Performer: Crosby, Stills, Nash & Young
Songwriters: Allan Clarke, Tony Hicks, Graham Nash
Original Release: single, Butterfly (The Hollies)
Year: 1967
Definitive Version: Four Way Street (Expanded Edition), 1992
I’ve never heard The Hollies' version. I would suspect that one could find it on YouTube (aka the Greatest Site in Internet History—at least after the late, great BaseballTruth.com, of course) or somesuch location.

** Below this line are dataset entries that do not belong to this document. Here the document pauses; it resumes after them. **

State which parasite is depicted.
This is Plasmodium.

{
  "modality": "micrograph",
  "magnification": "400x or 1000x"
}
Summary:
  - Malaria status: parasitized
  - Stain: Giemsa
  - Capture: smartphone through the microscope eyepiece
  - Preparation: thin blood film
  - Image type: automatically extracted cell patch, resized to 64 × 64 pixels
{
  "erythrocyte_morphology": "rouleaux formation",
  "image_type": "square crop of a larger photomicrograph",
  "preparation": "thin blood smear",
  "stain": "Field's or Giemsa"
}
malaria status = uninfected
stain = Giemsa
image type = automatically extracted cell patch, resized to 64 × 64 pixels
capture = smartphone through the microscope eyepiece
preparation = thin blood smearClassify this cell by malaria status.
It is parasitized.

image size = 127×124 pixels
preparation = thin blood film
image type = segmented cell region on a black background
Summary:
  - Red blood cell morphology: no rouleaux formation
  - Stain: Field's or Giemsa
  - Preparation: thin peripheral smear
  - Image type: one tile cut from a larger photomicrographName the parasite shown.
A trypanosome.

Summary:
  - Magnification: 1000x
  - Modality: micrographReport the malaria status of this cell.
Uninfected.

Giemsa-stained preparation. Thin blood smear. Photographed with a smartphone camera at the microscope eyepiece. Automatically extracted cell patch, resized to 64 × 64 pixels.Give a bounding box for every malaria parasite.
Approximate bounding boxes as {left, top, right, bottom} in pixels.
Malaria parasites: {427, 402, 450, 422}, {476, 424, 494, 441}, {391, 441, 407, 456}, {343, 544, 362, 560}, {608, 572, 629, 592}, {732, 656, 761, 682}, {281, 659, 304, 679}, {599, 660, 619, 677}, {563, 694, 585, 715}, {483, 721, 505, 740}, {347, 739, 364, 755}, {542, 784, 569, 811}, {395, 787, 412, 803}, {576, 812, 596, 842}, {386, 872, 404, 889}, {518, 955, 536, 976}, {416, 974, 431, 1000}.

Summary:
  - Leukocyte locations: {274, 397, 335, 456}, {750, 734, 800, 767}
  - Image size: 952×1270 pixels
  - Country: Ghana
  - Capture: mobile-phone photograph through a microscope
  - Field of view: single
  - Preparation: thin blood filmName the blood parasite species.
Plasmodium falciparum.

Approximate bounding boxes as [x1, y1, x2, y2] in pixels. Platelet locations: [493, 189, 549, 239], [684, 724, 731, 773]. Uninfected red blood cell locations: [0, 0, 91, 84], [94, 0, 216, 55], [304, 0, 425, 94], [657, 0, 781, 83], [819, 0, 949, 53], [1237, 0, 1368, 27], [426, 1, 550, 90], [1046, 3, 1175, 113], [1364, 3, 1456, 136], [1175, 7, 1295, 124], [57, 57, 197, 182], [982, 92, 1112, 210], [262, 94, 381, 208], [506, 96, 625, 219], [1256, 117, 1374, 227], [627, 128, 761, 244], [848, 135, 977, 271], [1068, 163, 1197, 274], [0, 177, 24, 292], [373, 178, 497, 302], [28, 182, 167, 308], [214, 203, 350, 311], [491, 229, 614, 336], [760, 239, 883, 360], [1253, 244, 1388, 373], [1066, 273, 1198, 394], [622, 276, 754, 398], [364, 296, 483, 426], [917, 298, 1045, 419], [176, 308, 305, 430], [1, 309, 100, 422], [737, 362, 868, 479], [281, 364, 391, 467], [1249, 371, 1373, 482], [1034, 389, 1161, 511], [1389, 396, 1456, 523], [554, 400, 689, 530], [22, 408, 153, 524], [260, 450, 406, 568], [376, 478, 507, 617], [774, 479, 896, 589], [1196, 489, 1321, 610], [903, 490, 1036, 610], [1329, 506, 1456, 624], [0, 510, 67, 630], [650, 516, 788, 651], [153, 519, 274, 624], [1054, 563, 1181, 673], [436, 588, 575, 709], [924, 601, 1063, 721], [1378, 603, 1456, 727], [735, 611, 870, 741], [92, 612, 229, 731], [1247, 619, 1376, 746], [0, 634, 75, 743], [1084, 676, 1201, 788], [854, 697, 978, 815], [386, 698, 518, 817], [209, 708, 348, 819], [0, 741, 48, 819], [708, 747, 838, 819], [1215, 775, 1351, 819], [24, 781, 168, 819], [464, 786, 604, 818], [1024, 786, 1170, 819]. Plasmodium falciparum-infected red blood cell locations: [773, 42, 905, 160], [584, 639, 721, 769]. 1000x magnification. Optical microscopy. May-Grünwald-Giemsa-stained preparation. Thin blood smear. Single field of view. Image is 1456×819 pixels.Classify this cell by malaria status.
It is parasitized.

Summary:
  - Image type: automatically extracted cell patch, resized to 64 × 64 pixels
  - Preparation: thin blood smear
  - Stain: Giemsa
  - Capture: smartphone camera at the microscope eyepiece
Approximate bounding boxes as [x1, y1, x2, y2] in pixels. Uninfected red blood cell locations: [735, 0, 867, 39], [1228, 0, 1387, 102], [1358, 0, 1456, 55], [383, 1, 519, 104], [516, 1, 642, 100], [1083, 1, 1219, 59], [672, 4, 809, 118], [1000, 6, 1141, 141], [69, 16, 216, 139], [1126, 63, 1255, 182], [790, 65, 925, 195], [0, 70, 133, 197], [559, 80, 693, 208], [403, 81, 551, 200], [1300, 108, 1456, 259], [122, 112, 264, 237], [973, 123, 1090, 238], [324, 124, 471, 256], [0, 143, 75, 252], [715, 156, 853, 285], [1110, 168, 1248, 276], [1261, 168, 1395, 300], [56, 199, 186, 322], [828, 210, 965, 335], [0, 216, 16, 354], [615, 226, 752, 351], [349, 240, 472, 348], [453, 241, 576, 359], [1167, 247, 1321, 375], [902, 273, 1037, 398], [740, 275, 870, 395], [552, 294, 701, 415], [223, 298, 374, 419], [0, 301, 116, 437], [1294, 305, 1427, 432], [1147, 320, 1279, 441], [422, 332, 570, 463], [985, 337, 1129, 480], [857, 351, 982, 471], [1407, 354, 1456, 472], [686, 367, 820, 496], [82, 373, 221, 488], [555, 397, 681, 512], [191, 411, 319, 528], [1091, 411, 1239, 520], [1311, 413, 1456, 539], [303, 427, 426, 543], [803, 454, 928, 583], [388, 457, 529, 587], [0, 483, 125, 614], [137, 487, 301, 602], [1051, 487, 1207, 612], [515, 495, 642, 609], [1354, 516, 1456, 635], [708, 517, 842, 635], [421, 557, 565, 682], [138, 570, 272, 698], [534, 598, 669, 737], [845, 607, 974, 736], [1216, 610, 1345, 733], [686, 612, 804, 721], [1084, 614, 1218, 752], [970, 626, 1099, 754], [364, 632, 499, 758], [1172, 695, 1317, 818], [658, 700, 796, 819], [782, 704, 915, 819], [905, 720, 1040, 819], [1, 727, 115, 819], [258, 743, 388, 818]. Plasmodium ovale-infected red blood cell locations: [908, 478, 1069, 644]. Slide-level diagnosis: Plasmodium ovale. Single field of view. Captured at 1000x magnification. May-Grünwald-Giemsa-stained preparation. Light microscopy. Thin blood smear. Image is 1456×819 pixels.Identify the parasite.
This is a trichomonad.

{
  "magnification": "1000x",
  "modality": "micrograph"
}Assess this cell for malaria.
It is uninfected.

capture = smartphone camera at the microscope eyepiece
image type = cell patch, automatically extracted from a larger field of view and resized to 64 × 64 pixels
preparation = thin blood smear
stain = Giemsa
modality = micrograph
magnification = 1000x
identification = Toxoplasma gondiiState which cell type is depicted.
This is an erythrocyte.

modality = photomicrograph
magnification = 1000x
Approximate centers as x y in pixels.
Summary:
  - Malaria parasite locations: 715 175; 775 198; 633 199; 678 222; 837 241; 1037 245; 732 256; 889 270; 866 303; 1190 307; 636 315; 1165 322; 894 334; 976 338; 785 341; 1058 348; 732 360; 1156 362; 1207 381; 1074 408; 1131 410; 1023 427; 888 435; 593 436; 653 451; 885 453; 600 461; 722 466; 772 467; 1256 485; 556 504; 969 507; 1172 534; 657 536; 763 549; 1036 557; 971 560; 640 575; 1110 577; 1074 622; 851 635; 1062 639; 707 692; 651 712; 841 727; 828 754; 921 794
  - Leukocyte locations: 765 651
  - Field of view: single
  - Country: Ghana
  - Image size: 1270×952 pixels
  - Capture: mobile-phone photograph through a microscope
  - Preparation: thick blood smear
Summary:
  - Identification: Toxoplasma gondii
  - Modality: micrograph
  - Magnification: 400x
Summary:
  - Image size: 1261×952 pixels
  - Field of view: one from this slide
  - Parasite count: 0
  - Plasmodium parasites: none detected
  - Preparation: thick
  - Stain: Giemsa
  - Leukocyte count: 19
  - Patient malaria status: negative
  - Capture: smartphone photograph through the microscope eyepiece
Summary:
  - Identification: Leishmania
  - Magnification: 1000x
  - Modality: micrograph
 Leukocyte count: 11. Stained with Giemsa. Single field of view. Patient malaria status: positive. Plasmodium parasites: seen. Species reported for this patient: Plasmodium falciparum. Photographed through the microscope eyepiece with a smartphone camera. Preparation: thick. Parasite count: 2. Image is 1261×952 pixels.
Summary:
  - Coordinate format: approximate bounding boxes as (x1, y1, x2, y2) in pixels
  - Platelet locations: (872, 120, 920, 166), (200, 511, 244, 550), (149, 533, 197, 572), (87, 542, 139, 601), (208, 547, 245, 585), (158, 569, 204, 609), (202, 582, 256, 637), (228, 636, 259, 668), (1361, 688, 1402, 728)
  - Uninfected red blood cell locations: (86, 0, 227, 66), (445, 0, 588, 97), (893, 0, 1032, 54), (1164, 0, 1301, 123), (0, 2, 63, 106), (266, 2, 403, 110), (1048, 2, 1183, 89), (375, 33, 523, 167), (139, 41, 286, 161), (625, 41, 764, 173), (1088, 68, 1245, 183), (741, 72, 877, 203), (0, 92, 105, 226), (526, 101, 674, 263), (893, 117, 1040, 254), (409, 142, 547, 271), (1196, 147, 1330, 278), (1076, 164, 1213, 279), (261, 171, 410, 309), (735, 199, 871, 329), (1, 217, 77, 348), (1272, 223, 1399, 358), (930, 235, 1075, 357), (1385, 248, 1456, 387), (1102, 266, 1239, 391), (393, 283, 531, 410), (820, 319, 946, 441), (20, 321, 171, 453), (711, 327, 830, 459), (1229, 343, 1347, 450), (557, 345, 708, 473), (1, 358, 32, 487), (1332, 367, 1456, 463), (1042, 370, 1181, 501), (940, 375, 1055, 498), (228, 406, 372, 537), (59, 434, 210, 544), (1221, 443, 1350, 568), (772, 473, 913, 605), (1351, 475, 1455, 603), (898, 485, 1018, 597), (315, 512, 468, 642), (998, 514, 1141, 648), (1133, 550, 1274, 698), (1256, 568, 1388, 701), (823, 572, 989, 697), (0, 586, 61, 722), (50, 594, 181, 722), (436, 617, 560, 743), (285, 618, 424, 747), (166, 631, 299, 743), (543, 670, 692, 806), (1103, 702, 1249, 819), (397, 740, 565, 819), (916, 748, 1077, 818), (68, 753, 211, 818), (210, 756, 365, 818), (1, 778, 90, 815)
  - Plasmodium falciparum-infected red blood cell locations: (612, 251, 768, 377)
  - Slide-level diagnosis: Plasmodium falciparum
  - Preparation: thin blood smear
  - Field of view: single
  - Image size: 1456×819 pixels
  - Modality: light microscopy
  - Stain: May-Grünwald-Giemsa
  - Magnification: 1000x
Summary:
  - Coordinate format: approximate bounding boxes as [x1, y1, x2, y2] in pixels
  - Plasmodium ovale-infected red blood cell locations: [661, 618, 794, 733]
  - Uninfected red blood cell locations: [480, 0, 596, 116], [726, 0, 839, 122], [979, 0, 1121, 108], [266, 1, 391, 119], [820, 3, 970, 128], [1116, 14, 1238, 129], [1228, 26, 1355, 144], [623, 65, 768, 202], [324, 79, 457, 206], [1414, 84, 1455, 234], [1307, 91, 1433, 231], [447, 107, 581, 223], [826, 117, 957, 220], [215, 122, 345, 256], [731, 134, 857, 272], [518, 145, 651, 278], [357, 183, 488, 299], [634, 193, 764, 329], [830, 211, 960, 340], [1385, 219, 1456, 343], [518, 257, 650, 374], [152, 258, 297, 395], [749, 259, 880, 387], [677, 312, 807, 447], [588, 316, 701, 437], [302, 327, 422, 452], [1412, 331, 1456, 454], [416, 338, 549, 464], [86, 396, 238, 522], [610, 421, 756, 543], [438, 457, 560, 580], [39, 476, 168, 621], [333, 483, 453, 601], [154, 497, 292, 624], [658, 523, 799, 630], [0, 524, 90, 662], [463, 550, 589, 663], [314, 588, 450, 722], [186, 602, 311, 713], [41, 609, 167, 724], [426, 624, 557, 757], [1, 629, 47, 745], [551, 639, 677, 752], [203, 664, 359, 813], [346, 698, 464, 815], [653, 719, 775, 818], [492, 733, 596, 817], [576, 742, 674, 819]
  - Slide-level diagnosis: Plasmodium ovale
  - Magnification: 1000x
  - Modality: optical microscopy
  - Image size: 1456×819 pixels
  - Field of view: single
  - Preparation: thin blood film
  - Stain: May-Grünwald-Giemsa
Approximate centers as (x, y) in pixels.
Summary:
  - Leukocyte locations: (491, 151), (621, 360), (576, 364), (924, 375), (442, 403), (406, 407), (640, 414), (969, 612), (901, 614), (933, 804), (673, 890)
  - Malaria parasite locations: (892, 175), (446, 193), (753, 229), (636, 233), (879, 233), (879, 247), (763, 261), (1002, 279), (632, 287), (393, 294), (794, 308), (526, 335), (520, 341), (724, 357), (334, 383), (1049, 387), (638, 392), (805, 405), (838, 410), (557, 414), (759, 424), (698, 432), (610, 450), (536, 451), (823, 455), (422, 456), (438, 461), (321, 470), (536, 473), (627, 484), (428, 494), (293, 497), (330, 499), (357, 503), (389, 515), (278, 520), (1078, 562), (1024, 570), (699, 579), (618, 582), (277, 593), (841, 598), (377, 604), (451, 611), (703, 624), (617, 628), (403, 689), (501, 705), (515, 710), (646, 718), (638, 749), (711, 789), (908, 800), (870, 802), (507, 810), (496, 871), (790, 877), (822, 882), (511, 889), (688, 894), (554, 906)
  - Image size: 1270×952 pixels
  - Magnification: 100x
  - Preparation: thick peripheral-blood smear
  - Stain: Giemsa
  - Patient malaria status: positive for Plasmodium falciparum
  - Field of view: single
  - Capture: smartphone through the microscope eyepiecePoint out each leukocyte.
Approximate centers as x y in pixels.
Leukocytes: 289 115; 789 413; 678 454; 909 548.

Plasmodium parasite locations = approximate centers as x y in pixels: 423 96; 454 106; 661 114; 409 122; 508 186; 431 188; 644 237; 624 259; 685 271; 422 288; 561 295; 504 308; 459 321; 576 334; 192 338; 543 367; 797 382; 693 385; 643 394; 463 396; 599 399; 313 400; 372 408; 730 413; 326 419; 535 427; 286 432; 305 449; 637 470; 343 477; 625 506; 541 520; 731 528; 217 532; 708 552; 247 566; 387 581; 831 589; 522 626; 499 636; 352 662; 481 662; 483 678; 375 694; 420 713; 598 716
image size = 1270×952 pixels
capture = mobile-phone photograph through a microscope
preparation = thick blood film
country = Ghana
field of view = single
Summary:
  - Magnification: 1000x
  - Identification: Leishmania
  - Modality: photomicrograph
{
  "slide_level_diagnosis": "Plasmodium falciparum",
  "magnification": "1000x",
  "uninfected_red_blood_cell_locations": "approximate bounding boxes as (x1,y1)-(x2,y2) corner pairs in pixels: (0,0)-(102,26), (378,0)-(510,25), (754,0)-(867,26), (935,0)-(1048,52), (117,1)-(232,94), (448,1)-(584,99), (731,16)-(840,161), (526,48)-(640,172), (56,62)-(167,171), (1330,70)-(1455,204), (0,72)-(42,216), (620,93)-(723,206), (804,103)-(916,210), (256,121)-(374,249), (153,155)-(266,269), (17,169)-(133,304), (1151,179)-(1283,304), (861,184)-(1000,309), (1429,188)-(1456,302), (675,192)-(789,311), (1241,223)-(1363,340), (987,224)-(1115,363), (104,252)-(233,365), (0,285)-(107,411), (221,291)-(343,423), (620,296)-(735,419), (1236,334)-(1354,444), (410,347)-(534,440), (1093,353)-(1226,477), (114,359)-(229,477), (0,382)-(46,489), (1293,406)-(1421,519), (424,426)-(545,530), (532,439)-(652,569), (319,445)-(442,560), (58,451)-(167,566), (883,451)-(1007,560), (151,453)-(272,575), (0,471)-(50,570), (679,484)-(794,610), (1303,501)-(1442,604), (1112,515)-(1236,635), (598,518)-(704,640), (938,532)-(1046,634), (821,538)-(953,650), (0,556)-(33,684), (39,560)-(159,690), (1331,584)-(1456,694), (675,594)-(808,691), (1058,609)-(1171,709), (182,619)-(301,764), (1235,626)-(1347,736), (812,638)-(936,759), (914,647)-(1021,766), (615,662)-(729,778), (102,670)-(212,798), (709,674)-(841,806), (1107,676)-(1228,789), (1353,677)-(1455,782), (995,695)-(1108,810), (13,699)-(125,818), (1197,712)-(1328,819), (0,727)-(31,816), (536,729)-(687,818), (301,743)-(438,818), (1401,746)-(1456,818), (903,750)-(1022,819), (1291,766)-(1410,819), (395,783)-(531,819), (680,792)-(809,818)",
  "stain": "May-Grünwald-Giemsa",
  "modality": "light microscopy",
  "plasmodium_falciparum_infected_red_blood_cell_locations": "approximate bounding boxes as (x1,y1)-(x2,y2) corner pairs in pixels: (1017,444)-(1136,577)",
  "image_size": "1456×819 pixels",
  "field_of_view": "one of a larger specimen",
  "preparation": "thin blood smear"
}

When I got my first CD player in 1990 ($260 for a Sony six-disc changer, kiddies), I went through a major rebuying of my favorite albums. I was not really in a big CSNY phase at that time, so I held off on Four Way Street until I read in Rolling Stone that CSNY was going to re-release it in 1992 as an expanded edition. It was all to the good, of course, but I was disappointed that the band decided to add only four acoustic songs—no electric. They all were solo selections—one per letter—tacked to the end of the acoustic disc, which seemed to have a particular order. In other words, the edition was merely a bonus rather than a proper expansion.
The highlight is Neil Young’s 9-minute medley of The Loner, Cinnamon Girl and Down By the River. King Midas was Nash’s contribution, and when I hear it I have vague recollections of my Grand Blanc apartment, which I’m sure I’ll talk about more later, with its orange shag carpet and wood paneling straight out of the ’70s—or even ’60s. In some ways, it was like living in my own bad basement.